=== READING PASSAGE ===

The Fourth Doctor: That's because it's dimensionally transcendental.
Companion: What does that mean?
Doctor: That means it's bigger on the inside than it is on the outside.

  • Big Labyrinthine Building: The TARDIS.
  • Bi the Way: Jack Harkness, along with the rest of the 51st century.
  • Bizarre Alien Biology:
    • Any number of critters, not least of which is the Doctor himself—he can do things like regenerate, re-grow hands, and absorb radiation, transform it into a form harmless to humans, and expel it through his foot. Oh, and he has two hearts.
    • The giant beetle on Donna Noble's back in "Turn Left" could create an alternate reality from your memories when attached.
    • The Aplans, and the Doctor's Godmother, who both we're told had two heads.

"A godmother with two heads and very bad breath... twice.

  • Blatant Lies:
    • From the Villain of the Week to the Doctor himself, you can usually find at least one example of this per an episode. The Doctor's abuse of the psychic paper has become so egregious it sometimes outdoes the sonic screwdriver. Perception filters range from generating an Unusually Uninteresting Sight field to outright sensory illusions.
      • In "A Christmas Carol", The Doctor tells Kazran he is a mature and responsible adult, then pulls out the psychic paper to prove it. It doesn't work.

The Doctor: "Finally, a lie too big."

    • In a non-psychic paper example in "Planet of the Dead": No Christina, the Doctor will leave the Cup of Aethelstan just as he left it. Cue hammers.

=== GIVEN DATA ===

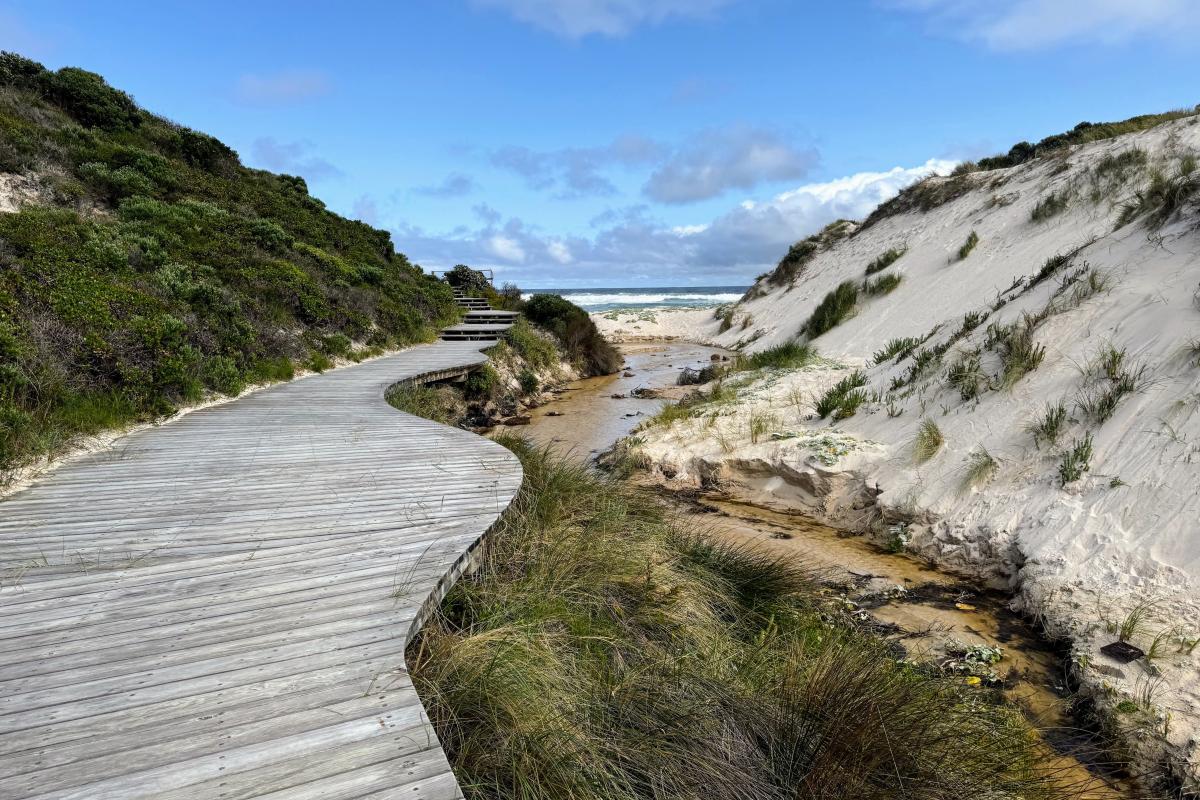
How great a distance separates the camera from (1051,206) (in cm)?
1667

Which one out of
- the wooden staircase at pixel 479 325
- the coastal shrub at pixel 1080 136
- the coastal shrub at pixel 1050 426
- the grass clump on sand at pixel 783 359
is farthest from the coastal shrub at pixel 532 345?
the coastal shrub at pixel 1080 136

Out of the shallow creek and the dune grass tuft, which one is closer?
the shallow creek

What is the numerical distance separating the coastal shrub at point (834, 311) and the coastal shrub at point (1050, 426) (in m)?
12.0

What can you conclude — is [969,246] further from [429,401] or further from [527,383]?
[429,401]

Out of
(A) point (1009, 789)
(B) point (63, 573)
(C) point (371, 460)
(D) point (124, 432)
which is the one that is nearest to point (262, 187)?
(D) point (124, 432)

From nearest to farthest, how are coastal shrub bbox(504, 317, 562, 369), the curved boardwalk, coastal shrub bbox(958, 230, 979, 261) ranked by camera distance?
the curved boardwalk → coastal shrub bbox(958, 230, 979, 261) → coastal shrub bbox(504, 317, 562, 369)

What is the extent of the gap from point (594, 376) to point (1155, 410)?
620 inches

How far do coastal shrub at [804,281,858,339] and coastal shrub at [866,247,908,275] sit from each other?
209 cm

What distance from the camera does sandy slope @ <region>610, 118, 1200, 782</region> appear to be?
4.11m

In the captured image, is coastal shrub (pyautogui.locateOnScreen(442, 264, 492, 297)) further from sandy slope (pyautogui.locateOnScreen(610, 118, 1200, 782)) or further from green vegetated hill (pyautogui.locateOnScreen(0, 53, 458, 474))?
sandy slope (pyautogui.locateOnScreen(610, 118, 1200, 782))

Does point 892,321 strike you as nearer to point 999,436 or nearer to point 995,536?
point 999,436

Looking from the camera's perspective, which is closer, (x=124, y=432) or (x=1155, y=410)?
(x=1155, y=410)

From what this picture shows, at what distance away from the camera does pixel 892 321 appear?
16.0 meters

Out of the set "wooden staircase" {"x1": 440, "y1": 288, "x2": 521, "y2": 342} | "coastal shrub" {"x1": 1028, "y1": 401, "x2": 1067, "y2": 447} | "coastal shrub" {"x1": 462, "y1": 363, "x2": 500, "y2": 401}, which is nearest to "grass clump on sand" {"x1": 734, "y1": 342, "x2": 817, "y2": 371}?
"coastal shrub" {"x1": 462, "y1": 363, "x2": 500, "y2": 401}
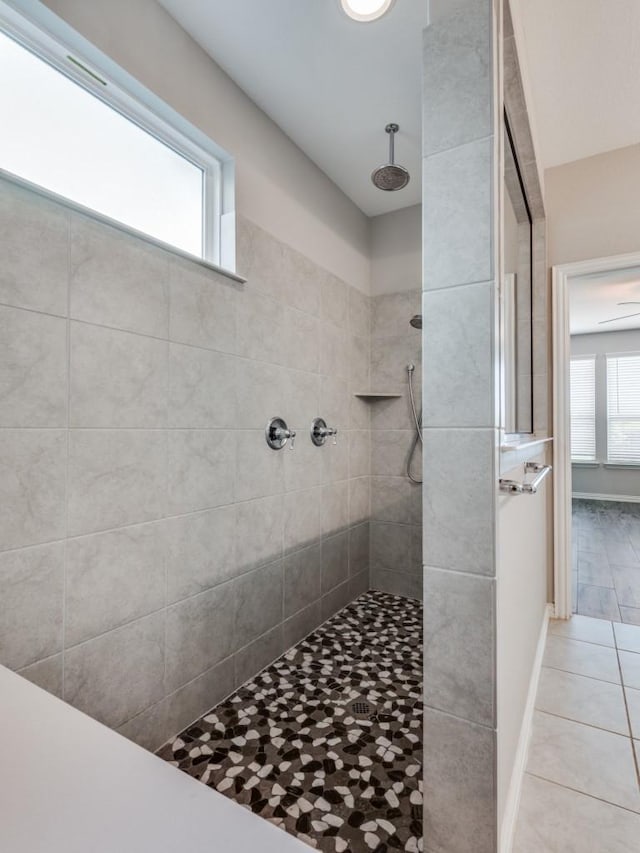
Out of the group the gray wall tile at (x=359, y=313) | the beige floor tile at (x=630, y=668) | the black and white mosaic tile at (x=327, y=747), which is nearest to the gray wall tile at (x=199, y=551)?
the black and white mosaic tile at (x=327, y=747)

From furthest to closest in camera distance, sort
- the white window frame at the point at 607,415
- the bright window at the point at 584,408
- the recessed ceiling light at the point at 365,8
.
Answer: the bright window at the point at 584,408, the white window frame at the point at 607,415, the recessed ceiling light at the point at 365,8

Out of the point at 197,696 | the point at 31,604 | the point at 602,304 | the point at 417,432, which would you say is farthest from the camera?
the point at 602,304

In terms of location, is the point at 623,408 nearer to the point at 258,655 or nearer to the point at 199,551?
the point at 258,655

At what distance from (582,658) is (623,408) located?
590 cm

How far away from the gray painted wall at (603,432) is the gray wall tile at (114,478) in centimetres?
677

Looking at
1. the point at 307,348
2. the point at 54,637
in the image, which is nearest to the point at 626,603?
the point at 307,348

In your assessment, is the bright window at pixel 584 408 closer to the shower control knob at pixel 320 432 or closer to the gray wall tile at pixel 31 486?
the shower control knob at pixel 320 432

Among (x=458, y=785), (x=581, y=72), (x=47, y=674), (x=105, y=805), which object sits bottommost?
(x=458, y=785)

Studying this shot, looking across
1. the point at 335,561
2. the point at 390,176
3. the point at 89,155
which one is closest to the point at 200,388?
the point at 89,155

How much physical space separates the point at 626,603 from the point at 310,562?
2.06 metres

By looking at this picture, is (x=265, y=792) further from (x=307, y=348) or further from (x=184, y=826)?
(x=307, y=348)

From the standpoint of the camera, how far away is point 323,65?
183cm

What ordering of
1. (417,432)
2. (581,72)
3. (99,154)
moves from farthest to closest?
(417,432)
(581,72)
(99,154)

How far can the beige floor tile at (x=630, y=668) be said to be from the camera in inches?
75.1
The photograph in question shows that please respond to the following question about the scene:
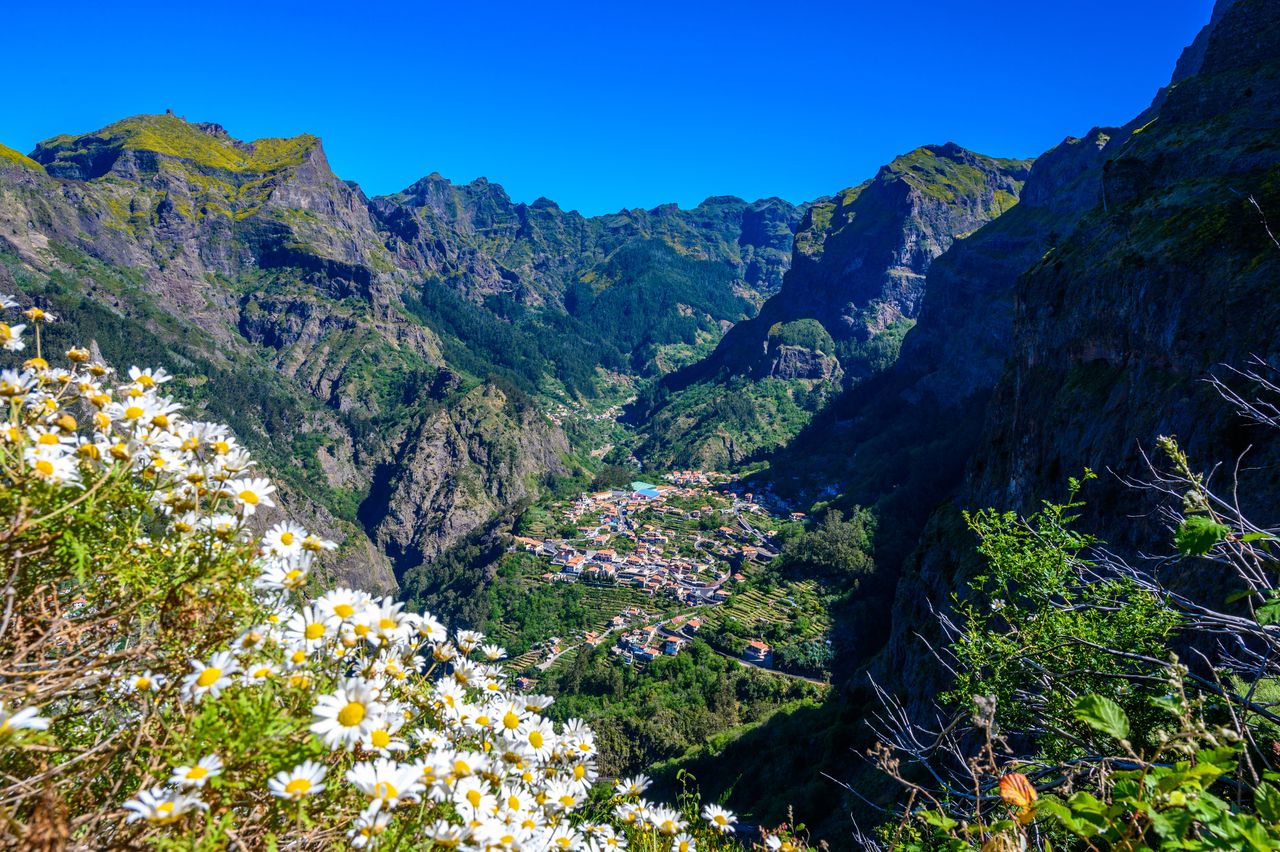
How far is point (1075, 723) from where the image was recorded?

===

*WORK INSTRUCTIONS*
Print the part of the Doctor Who trope list from "The Fourth Doctor: That's" up to and including "has two hearts.". The records are separate from the Doctor Who trope list and have no connection to it.

*TASK SOLUTION*
The Fourth Doctor: That's because it's dimensionally transcendental.
Companion: What does that mean?
Doctor: That means it's bigger on the inside than it is on the outside.

  • Big Labyrinthine Building: The TARDIS.
  • Bi the Way: Jack Harkness, along with the rest of the 51st century.
  • Bizarre Alien Biology:
    • Any number of critters, not least of which is the Doctor himself—he can do things like regenerate, re-grow hands, and absorb radiation, transform it into a form harmless to humans, and expel it through his foot. Oh, and he has two hearts.